(Beginning of Records supplied)
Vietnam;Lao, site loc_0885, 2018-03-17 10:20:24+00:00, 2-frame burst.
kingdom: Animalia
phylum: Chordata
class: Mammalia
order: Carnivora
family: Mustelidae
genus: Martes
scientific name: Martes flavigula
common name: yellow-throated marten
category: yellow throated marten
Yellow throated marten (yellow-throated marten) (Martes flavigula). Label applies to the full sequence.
(End of Records supplied)
## Work item
Copy each record from above exactly, and include every line.

## The answer
Vietnam;Lao, site loc_0885, 2018-03-17 10:20:24+00:00, 2-frame burst.
kingdom: Animalia
phylum: Chordata
class: Mammalia
order: Carnivora
family: Mustelidae
genus: Martes
scientific name: Martes flavigula
common name: yellow-throated marten
category: yellow throated marten
Yellow throated marten (yellow-throated marten) (Martes flavigula). Label applies to the full sequence.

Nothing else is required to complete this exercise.